▶ Excerpted text
---------------

Noreen: Have others like yourself left Hungary and taken the LOCZY philosophy to other countries?
Magda: Oh, yes. Agie Szanto in France. In France [Emmi] is known and respected absolutely as the authority. Her books are being translated into French. Agie herself was a Pikler baby’ and she is really teaching it all over France. She goes back to Hungary to visit LOCZY almost every year. She made excellent 8mm movies [of] LOCZY and she teaches at the University. Emmi has been invited to many European countries, Germany, Yugoslavia, the U.S.S.R.
Noreen: How does she feel about people taking her philosophy to other countries?
Magda: What they feel at LOCZY altogether, not only she, is that the most difficult part for LOCZY is their job. They are the teaching and supervising institute for all infant care in all of Hungary. What Emmi finds most difficult is when people pick up some of what looks like the philosophy, but not the essence. Many people pick up some of it, but they don’t quite understand the underlying principle. That’s when Emmi stopped working with a family. You can do it your own way if you understand why you do what you do. You always help the child. It’s the way you do help the child. It can be very easily misunderstood. I now can go to places and see exactly if people know the spirit and then they can do things differently from the way I would. Or they do things almost as an imitation of what they saw me do and they have no idea why they are doing it.

---------------

▶ Given data

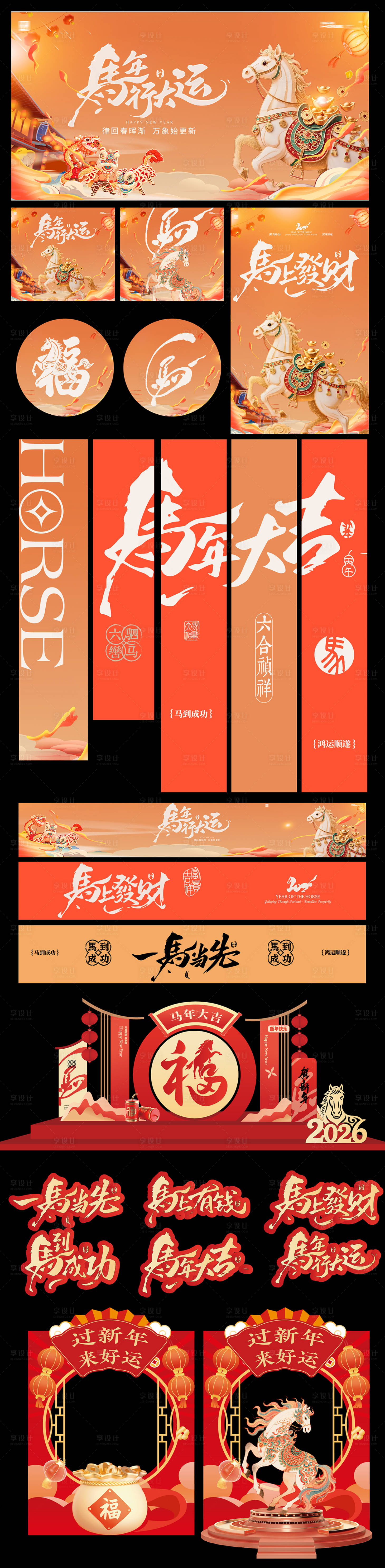 源文件下载【享设计】搜索编号：81290034103704474【马年主背景新年门头美陈条幅屏风物料】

---------------

▶ Assignment
Rewrite the interview from "Magda: Oh, yes." to "her philosophy to other countries?", putting "films" in place of "movies".

▶ Answer to this exercise
Magda: Oh, yes. Agie Szanto in France. In France [Emmi] is known and respected absolutely as the authority. Her books are being translated into French. Agie herself was a Pikler baby’ and she is really teaching it all over France. She goes back to Hungary to visit LOCZY almost every year. She made excellent 8mm films [of] LOCZY and she teaches at the University. Emmi has been invited to many European countries, Germany, Yugoslavia, the U.S.S.R.
Noreen: How does she feel about people taking her philosophy to other countries?